Closed ethervoid closed 7 years ago
@ethervoid, the timespan argument for OBS_GetAvailableGeometries will check whether the geometry is valid for the given timespan. For US TIGER geometries, the timespans are single years. For US measures, the timespans are 5 year (2011 - 2015) or 1 year estimates (2015 - 2015) or Quarters (2015Q1). So you need to pass a geometry timespan into the argument when using OBS_GetAvailableGeometries, like:
SELECT * FROM OBS_GetAvailableGeometries((SELECT ST_SetSRID(ST_Extent(the_geom), 4326)
FROM (select * from lightrailstations) q), NULL, 'us.census.acs.B08201002',
'us.census.acs.B11001001', '2015') denoms WHERE valid_numer IS TRUE AND
(valid_denom IS TRUE OR 'us.census.acs.B11001001' IS NULL) AND valid_timespan IS TRUE
ORDER BY numgeoms DESC
@michellemho Yes, geometries are not able to receive range of years but if you make a call to the OBS_GetAvailableTimespan
you're going to get this:
cartodb_staging_user_3c8e3afc-8117-4edb-bc99-eb065d907e76_db=> SELECT timespan_id FROM OBS_GetAvailableTimespans((SELECT ST_SetSRID(ST_Extent(the_geom), 4326)

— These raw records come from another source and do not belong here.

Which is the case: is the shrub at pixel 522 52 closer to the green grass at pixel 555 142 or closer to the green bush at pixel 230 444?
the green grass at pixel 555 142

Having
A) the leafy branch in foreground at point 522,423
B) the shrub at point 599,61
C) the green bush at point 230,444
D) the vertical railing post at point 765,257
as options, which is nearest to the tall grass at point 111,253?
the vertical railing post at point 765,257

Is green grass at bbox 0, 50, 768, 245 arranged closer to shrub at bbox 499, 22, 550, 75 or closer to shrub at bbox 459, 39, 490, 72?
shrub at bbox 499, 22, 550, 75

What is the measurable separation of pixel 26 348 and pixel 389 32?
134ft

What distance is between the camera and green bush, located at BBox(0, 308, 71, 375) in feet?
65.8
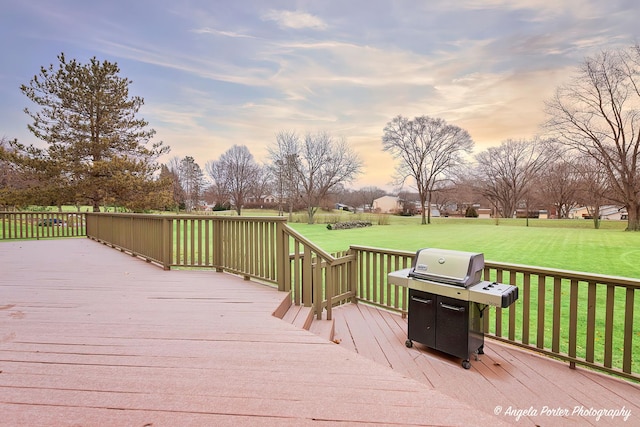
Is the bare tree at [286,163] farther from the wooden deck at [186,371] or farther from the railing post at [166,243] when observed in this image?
the wooden deck at [186,371]

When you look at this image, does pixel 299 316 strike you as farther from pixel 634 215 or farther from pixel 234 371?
pixel 634 215

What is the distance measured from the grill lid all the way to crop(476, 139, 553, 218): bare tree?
2956 cm

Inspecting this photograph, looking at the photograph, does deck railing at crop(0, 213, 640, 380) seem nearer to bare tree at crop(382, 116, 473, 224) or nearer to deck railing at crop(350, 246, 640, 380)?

FROM (select * from lightrailstations) q), NULL, 'us.census.acs.B08201002',
'us.census.acs.B11001001') numer WHERE valid_numer IS TRUE AND
(valid_denom IS TRUE OR 'us.census.acs.B11001001' IS NULL);
-[ RECORD 1 ]------------
timespan_id | 2006 - 2010
-[ RECORD 2 ]------------
timespan_id | 2010 - 2014
-[ RECORD 3 ]------------
timespan_id | 2011 - 2015
-[ RECORD 4 ]------------
timespan_id | 2015 - 2015
-[ RECORD 5 ]------------
timespan_id | 2014 - 2014
-[ RECORD 6 ]------------
timespan_id | 2010 - 2010
This data is what we're using in the UI to filter geometries with timespan, so if we pass '2015 - 2015' to filter the geometries we're going to get an empty resultset because is waiting for a single year. We're not able to know what year we want to use to filter we were relying in the data returned by OBS_GetAvailableTimespan
@ethervoid I see what you're saying. I think you'll need to use some combination of OBS_GetAvailableTimespans and OBS_GetAvailableGeometries together... There should be a way! Sorry for delay in reply, I'll investigate.
Great! thank you @michellemho for your help! :)
I've been taking a deeper look at this. As @ethervoid said, we have a mismatch between the timespans in numerators/denominators and geometries, for the ACS data. A lot of the following is a repeat of the previous comments.
For numerators, we have timespans in three formats: 2015 - 2015
, 2011 - 2015
and 2015Q2
. All of these should be matching the geometries for 2015 as multi-year data should use the last year. Geometries have the year (2015
) as a timespan.
Eventually, these rules should be encoded in the observatory somehow. My choice would be to do it in metadata, avoiding special code for this things (as the matching rules may vary by country). Anyway, this is not the case right now, as we only have one timespan per geometry level.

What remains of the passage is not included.